§ Exercise goal
Pick out each line of the material below that contains the string "separates", and treat uppercase and lowercase as different.

=== Available records ===

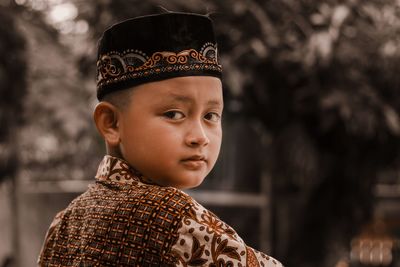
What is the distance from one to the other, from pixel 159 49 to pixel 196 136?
0.26 metres

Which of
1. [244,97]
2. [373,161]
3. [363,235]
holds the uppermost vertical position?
[244,97]

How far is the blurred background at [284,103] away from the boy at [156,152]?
8.31ft

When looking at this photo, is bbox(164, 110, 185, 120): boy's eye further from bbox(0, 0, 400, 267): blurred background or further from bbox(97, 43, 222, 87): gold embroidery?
bbox(0, 0, 400, 267): blurred background

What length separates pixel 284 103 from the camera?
5.14m

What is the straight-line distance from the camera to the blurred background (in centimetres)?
445

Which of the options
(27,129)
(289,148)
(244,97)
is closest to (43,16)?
(27,129)

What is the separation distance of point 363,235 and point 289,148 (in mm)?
1908

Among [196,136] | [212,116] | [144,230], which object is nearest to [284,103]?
[212,116]

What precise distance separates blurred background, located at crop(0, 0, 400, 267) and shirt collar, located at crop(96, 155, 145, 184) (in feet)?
8.44

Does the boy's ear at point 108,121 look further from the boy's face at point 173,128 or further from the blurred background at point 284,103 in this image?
the blurred background at point 284,103

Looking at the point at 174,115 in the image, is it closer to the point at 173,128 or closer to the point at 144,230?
the point at 173,128

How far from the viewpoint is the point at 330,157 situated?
5371 millimetres

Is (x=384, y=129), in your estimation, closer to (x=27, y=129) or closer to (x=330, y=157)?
(x=330, y=157)

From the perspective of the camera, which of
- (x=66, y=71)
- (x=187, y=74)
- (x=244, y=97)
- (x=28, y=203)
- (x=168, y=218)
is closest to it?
(x=168, y=218)
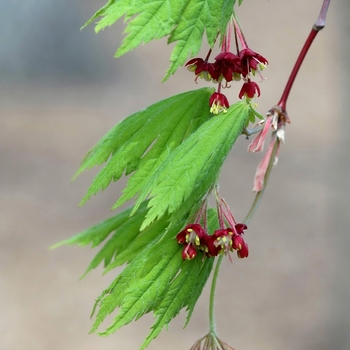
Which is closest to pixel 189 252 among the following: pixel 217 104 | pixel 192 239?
pixel 192 239

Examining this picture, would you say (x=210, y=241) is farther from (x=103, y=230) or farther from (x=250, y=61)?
(x=103, y=230)

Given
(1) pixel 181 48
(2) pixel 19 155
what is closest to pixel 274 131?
(1) pixel 181 48

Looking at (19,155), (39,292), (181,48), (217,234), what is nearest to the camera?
(181,48)

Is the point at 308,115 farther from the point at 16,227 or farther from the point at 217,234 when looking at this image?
the point at 217,234

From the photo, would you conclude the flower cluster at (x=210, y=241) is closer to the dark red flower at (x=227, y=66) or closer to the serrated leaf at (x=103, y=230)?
the dark red flower at (x=227, y=66)

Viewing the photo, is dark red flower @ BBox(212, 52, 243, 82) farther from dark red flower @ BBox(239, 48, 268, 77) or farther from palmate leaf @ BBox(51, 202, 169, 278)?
palmate leaf @ BBox(51, 202, 169, 278)

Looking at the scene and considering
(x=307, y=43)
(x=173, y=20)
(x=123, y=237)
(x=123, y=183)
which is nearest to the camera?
(x=173, y=20)
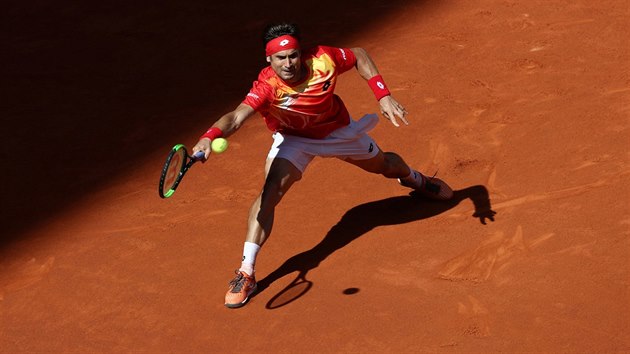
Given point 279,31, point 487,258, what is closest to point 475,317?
point 487,258

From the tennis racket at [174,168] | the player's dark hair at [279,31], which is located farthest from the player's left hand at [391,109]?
the tennis racket at [174,168]

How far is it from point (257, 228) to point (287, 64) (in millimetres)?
1212

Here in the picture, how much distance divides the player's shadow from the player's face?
144 cm

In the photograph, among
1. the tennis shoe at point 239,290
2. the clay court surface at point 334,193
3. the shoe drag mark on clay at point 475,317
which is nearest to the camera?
the shoe drag mark on clay at point 475,317

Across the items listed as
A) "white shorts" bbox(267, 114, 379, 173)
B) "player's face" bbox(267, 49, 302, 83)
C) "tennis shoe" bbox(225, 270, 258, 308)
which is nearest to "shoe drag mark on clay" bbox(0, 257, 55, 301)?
"tennis shoe" bbox(225, 270, 258, 308)

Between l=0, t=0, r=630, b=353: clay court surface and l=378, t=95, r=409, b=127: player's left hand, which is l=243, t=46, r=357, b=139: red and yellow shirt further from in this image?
l=0, t=0, r=630, b=353: clay court surface

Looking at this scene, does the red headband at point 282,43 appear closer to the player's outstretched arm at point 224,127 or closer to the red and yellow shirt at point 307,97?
the red and yellow shirt at point 307,97

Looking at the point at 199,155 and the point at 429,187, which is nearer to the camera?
the point at 199,155

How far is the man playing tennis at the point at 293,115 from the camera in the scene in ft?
27.4

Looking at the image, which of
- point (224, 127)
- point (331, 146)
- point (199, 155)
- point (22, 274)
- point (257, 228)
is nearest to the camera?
point (199, 155)

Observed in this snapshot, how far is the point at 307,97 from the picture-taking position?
848cm

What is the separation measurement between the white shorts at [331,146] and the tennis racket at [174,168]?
2.90ft

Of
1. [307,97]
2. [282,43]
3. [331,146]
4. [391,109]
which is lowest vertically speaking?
[331,146]

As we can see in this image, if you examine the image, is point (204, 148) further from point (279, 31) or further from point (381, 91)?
point (381, 91)
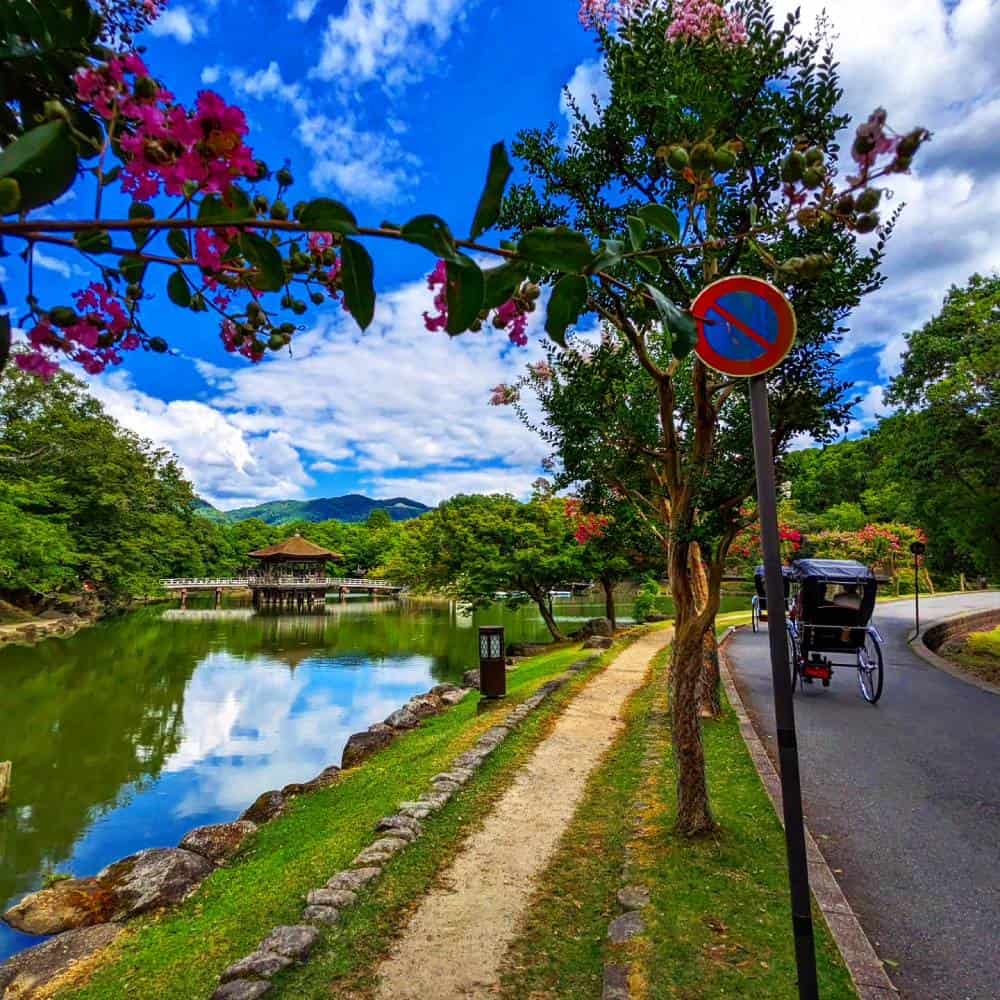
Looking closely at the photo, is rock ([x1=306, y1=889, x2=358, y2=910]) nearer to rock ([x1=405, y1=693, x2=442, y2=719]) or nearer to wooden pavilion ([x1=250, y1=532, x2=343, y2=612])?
rock ([x1=405, y1=693, x2=442, y2=719])

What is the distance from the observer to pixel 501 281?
995 millimetres

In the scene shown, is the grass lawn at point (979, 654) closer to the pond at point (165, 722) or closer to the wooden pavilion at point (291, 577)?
the pond at point (165, 722)

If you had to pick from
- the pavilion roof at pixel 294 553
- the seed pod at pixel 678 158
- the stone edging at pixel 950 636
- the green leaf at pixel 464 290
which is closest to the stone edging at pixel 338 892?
the green leaf at pixel 464 290

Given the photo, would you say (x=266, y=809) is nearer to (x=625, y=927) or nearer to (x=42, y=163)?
(x=625, y=927)

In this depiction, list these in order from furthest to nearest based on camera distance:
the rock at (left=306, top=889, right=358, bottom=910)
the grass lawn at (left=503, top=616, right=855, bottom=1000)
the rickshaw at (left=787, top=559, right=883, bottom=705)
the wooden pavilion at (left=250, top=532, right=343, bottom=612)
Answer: the wooden pavilion at (left=250, top=532, right=343, bottom=612) → the rickshaw at (left=787, top=559, right=883, bottom=705) → the rock at (left=306, top=889, right=358, bottom=910) → the grass lawn at (left=503, top=616, right=855, bottom=1000)

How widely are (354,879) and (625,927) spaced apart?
1.50 meters

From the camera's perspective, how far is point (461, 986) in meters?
2.75

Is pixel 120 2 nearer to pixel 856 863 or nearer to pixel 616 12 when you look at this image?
pixel 616 12

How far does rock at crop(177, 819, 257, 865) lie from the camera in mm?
5301

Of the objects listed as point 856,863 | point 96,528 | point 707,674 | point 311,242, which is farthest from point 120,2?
point 96,528

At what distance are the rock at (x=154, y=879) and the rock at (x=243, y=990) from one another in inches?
83.3

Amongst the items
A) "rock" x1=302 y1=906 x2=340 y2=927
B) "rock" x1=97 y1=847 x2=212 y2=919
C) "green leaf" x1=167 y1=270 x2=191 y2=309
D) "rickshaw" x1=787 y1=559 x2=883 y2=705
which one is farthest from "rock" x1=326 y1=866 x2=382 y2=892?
"rickshaw" x1=787 y1=559 x2=883 y2=705

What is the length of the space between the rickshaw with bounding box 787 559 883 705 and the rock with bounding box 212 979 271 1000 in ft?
23.9

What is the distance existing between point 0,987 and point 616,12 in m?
6.48
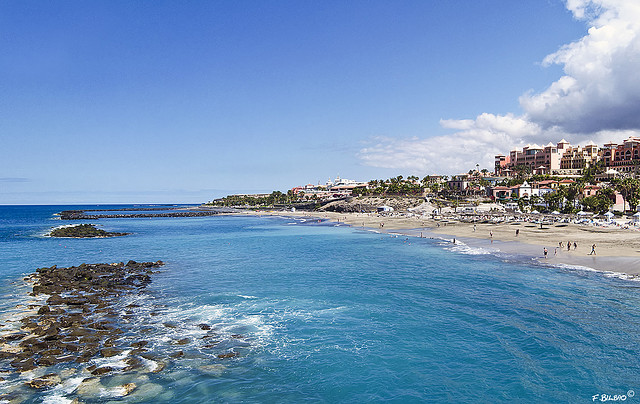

===

§ Result for this exercise
What length separates pixel 284 103 from the camera?
What precise distance separates blurred background, located at crop(0, 0, 400, 267) and shirt collar, located at crop(96, 155, 145, 184) (in feet)?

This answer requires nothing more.